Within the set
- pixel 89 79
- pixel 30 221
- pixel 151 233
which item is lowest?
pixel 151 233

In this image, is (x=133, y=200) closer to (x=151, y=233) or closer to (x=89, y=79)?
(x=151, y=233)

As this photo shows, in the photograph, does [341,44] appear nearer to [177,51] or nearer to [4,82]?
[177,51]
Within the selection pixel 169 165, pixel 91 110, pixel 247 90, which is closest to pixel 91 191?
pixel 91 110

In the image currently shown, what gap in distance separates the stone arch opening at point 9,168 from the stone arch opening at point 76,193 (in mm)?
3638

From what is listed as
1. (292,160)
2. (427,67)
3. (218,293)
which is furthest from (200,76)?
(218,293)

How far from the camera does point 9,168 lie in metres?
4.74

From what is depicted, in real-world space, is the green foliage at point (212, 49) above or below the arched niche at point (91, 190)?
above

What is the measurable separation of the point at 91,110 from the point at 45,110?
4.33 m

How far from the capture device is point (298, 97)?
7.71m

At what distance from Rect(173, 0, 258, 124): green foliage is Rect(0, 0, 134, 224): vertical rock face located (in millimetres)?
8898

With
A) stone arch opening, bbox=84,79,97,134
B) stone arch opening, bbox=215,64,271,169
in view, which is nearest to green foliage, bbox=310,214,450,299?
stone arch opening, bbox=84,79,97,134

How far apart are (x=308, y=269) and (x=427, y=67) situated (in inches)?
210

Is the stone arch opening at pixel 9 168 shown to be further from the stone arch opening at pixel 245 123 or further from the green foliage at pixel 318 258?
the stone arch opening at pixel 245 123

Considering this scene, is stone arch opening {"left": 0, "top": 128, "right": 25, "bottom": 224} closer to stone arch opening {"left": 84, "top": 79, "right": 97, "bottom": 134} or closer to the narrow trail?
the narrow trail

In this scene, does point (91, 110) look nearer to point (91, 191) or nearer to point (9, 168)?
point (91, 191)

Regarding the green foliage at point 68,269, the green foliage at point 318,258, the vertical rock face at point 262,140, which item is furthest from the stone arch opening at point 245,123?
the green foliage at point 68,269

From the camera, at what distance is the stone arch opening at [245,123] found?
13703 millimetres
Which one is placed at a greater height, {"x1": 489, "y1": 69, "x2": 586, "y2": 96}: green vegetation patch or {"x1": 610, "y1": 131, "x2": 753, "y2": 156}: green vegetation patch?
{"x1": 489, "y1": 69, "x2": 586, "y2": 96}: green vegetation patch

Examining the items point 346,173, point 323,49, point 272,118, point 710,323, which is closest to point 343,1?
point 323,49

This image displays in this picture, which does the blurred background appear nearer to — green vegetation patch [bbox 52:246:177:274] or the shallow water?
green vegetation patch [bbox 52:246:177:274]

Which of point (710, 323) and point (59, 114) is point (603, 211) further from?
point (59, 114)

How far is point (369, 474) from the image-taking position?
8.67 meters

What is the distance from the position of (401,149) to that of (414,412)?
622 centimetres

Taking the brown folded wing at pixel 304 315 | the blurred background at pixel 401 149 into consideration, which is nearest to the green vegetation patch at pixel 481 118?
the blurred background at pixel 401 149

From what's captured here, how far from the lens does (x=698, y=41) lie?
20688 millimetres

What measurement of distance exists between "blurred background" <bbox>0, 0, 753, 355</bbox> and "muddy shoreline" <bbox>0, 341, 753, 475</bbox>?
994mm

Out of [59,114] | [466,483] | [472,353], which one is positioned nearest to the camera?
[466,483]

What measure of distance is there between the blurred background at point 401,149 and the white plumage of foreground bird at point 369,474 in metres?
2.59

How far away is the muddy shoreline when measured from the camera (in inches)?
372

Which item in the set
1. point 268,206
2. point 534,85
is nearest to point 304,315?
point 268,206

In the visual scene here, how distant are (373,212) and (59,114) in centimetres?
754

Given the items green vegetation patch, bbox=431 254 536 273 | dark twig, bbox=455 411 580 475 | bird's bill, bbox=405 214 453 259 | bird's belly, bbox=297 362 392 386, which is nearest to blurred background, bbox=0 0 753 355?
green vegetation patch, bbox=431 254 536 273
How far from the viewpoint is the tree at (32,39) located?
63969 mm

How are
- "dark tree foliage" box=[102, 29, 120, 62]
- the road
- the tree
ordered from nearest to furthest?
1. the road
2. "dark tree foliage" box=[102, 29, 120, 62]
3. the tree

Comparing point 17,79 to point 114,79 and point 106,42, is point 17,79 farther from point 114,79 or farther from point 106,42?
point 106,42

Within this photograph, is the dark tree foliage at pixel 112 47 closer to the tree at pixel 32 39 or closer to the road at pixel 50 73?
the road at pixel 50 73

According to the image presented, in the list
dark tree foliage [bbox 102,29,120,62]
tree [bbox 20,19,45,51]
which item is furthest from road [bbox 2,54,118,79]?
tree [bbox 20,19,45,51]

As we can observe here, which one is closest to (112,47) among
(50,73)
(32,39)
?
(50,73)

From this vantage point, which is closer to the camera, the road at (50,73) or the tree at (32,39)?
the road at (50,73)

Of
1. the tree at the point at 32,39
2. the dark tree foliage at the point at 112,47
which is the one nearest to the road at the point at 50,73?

##########

Work to be completed: Reproduce every row above word for word.

Answer to the exercise:
Within the set
- pixel 89 79
- pixel 30 221
- pixel 151 233
which item is lowest?
pixel 151 233

In this image, is (x=133, y=200) closer to (x=151, y=233) or closer to (x=89, y=79)?
(x=151, y=233)

As this photo shows, in the photograph, does [341,44] appear nearer to [177,51] or nearer to [4,82]?
[177,51]
Within the selection pixel 169 165, pixel 91 110, pixel 247 90, which is closest to pixel 91 191?
pixel 91 110

In the image currently shown, what gap in distance separates the stone arch opening at point 9,168 from the stone arch opening at point 76,193 (in mm)?
3638

From what is listed as
1. (292,160)
2. (427,67)
3. (218,293)
which is furthest from (200,76)?
(218,293)

How far from the camera does point 9,168 lie in metres?
4.74

From what is depicted, in real-world space, is the green foliage at point (212, 49) above or below the arched niche at point (91, 190)?
above

What is the measurable separation of the point at 91,110 from the point at 45,110?
4.33 m

How far from the capture device is point (298, 97)?
7.71m

At what distance from Rect(173, 0, 258, 124): green foliage is Rect(0, 0, 134, 224): vertical rock face located (in millimetres)?
8898

With
A) stone arch opening, bbox=84,79,97,134
B) stone arch opening, bbox=215,64,271,169
in view, which is nearest to green foliage, bbox=310,214,450,299?
stone arch opening, bbox=84,79,97,134

How far apart are (x=308, y=269) and (x=427, y=67) situated (in inches)?
210

Is the stone arch opening at pixel 9 168 shown to be further from the stone arch opening at pixel 245 123 or further from the green foliage at pixel 318 258?
the stone arch opening at pixel 245 123

Considering this scene, is stone arch opening {"left": 0, "top": 128, "right": 25, "bottom": 224} closer to stone arch opening {"left": 84, "top": 79, "right": 97, "bottom": 134} or closer to the narrow trail?
the narrow trail

In this scene, does point (91, 110) look nearer to point (91, 191) or nearer to point (9, 168)?
point (91, 191)

Regarding the green foliage at point 68,269, the green foliage at point 318,258, the vertical rock face at point 262,140, which item is furthest from the stone arch opening at point 245,123?
the green foliage at point 68,269

From the camera, at what distance is the stone arch opening at [245,123] found?
13703 millimetres
Which one is placed at a greater height, {"x1": 489, "y1": 69, "x2": 586, "y2": 96}: green vegetation patch or {"x1": 610, "y1": 131, "x2": 753, "y2": 156}: green vegetation patch?
{"x1": 489, "y1": 69, "x2": 586, "y2": 96}: green vegetation patch

Examining the items point 346,173, point 323,49, point 272,118, point 710,323, which is closest to point 343,1?
point 323,49

This image displays in this picture, which does the blurred background appear nearer to — green vegetation patch [bbox 52:246:177:274] or the shallow water?
green vegetation patch [bbox 52:246:177:274]

Which of point (710, 323) and point (59, 114) is point (603, 211) further from?
point (59, 114)

How far is point (369, 474) from the image-taking position?
8.67 meters

What is the distance from the position of (401,149) to that of (414,412)?
622 centimetres

Taking the brown folded wing at pixel 304 315 | the blurred background at pixel 401 149 into consideration, which is nearest to the green vegetation patch at pixel 481 118?
the blurred background at pixel 401 149

From what's captured here, how far from the lens does (x=698, y=41) lie?
20688 millimetres

What measurement of distance exists between "blurred background" <bbox>0, 0, 753, 355</bbox> and "muddy shoreline" <bbox>0, 341, 753, 475</bbox>?
994mm

Out of [59,114] | [466,483] | [472,353], which one is positioned nearest to the camera?
[466,483]

What measure of distance is there between the blurred background at point 401,149 and the white plumage of foreground bird at point 369,474 in metres?
2.59

How far away is the muddy shoreline when measured from the camera (in inches)?
372

Which item in the set
1. point 268,206
2. point 534,85
is nearest to point 304,315?
point 268,206

In the visual scene here, how distant are (373,212) and (59,114) in centimetres?
754

Given the items green vegetation patch, bbox=431 254 536 273 | dark twig, bbox=455 411 580 475 | bird's bill, bbox=405 214 453 259 | bird's belly, bbox=297 362 392 386, which is nearest to blurred background, bbox=0 0 753 355?
green vegetation patch, bbox=431 254 536 273
How far from the viewpoint is the tree at (32,39) located?
63969 mm

How are
- "dark tree foliage" box=[102, 29, 120, 62]
- the road
- the tree
ordered from nearest to furthest?
1. the road
2. "dark tree foliage" box=[102, 29, 120, 62]
3. the tree

Comparing point 17,79 to point 114,79 and point 106,42, is point 17,79 farther from point 114,79 or farther from point 106,42?
point 106,42

Within this photograph, is the dark tree foliage at pixel 112 47 closer to the tree at pixel 32 39 or closer to the road at pixel 50 73?
the road at pixel 50 73

According to the image presented, in the list
dark tree foliage [bbox 102,29,120,62]
tree [bbox 20,19,45,51]
which item is furthest from road [bbox 2,54,118,79]?
tree [bbox 20,19,45,51]

As we can observe here, which one is closest to (112,47) among
(50,73)
(32,39)
?
(50,73)

From this vantage point, which is closer to the camera, the road at (50,73) or the tree at (32,39)?
the road at (50,73)

Of
1. the tree at the point at 32,39
2. the dark tree foliage at the point at 112,47
which is the one nearest to the road at the point at 50,73?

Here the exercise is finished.